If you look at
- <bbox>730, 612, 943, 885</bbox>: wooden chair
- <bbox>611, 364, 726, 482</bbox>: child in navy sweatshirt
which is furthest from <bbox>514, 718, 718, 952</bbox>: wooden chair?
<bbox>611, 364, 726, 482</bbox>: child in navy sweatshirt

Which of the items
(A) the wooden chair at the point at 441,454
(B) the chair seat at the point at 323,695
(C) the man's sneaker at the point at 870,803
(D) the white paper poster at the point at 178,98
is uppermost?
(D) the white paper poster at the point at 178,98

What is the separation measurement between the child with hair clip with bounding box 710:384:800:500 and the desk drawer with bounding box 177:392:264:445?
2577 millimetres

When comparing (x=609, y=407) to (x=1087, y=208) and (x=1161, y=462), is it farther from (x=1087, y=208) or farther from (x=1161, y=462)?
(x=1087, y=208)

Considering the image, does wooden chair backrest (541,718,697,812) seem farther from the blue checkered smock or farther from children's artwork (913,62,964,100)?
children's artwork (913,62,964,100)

* 待解问题
请从上方各行中摘出含有字符串“chair”的每一行。匹配时区分大小写。

* 问题解答
- <bbox>730, 612, 943, 885</bbox>: wooden chair
which is furthest from <bbox>514, 718, 718, 952</bbox>: wooden chair?
(A) the wooden chair at the point at 441,454
(B) the chair seat at the point at 323,695
Considering the image, does wooden chair backrest (541,718,697,812) seem farther from the blue checkered smock or farther from children's artwork (913,62,964,100)?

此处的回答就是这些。